* [Task objective]:
Update the data below by replacing each occurrence of "the camera" with "the viewpoint" and leaving all other text unchanged.

Items from a data source
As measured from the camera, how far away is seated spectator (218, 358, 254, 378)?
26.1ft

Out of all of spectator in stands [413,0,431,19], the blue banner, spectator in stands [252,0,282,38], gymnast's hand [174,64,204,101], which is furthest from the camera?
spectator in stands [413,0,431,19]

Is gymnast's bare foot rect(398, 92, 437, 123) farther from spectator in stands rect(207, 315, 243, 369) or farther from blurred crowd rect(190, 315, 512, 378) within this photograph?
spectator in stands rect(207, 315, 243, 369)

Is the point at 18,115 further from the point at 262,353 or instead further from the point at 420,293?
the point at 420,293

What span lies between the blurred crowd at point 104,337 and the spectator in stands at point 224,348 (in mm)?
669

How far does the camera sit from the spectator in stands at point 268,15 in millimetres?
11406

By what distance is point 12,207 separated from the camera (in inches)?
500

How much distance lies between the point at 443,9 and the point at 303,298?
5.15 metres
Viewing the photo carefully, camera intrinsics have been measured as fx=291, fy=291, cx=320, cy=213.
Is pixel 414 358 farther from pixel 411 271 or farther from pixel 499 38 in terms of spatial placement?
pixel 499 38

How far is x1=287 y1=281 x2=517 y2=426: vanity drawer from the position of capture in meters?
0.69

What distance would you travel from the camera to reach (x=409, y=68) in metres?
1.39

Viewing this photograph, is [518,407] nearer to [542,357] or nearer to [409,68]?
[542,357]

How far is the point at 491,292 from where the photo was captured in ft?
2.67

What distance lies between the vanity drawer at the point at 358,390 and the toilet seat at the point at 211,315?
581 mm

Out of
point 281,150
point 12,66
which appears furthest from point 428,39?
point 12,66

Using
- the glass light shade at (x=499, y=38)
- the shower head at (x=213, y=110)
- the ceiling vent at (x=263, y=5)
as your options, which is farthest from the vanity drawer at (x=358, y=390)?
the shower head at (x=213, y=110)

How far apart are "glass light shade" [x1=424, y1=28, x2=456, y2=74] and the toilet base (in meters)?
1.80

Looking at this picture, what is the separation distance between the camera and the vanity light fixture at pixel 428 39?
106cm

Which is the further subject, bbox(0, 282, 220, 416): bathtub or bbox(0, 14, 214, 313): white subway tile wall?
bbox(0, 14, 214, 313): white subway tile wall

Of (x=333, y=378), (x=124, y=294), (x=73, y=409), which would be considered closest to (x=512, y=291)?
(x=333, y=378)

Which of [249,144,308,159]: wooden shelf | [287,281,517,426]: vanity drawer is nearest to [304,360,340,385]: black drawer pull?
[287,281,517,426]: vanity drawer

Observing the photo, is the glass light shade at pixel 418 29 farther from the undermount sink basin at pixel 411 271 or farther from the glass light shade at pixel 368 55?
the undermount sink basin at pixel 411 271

* [Exercise response]:
As measured from the viewpoint, how far away is seated spectator (218, 358, 254, 378)?
26.1ft

Out of all of spectator in stands [413,0,431,19], the blue banner, spectator in stands [252,0,282,38], gymnast's hand [174,64,204,101], which is furthest from the viewpoint?
spectator in stands [413,0,431,19]

Is gymnast's bare foot rect(398, 92, 437, 123) farther from spectator in stands rect(207, 315, 243, 369) or farther from blurred crowd rect(190, 315, 512, 378) within this photograph?
spectator in stands rect(207, 315, 243, 369)

Is the point at 18,115 further from the point at 262,353 or instead further from the point at 420,293?
the point at 420,293

What span lies between the blurred crowd at point 104,337 and the spectator in stands at point 224,348 (in mm)?
669

How far does the viewpoint sit from the spectator in stands at point 268,15 in millimetres?
11406

By what distance is point 12,207 separated from the viewpoint (in inches)?
500

How much distance lies between the point at 443,9 and the point at 303,298?
5.15 metres
Viewing the photo carefully, camera intrinsics have been measured as fx=291, fy=291, cx=320, cy=213.
Is pixel 414 358 farther from pixel 411 271 or farther from pixel 499 38 in terms of spatial placement?
pixel 499 38

How far is x1=287 y1=281 x2=517 y2=426: vanity drawer from the position of capture in meters?
0.69

What distance would you travel from the viewpoint to reach (x=409, y=68) in metres?
1.39

Viewing this photograph, is [518,407] nearer to [542,357] or nearer to [409,68]?
[542,357]

How far is the point at 491,292 from where the photo was captured in ft?
2.67

What distance lies between the vanity drawer at the point at 358,390 and the toilet seat at the point at 211,315?
581 mm

Out of
point 281,150
point 12,66
which appears furthest from point 428,39?
point 12,66

Using
- the glass light shade at (x=499, y=38)
- the shower head at (x=213, y=110)
- the ceiling vent at (x=263, y=5)
as your options, which is farthest from the vanity drawer at (x=358, y=390)?
the shower head at (x=213, y=110)

How far apart are "glass light shade" [x1=424, y1=28, x2=456, y2=74] and the toilet base (in meters)?
1.80

Looking at this picture, what is the separation distance between the viewpoint and the vanity light fixture at pixel 428 39?
106cm

Which is the further subject, bbox(0, 282, 220, 416): bathtub or bbox(0, 14, 214, 313): white subway tile wall?
bbox(0, 14, 214, 313): white subway tile wall

Of (x=333, y=378), (x=124, y=294), (x=73, y=409), which would be considered closest to (x=512, y=291)?
(x=333, y=378)

Which of [249,144,308,159]: wooden shelf | [287,281,517,426]: vanity drawer is nearest to [304,360,340,385]: black drawer pull?
[287,281,517,426]: vanity drawer

Observing the photo, is the glass light shade at pixel 418 29 farther from the undermount sink basin at pixel 411 271 or farther from the glass light shade at pixel 368 55?
the undermount sink basin at pixel 411 271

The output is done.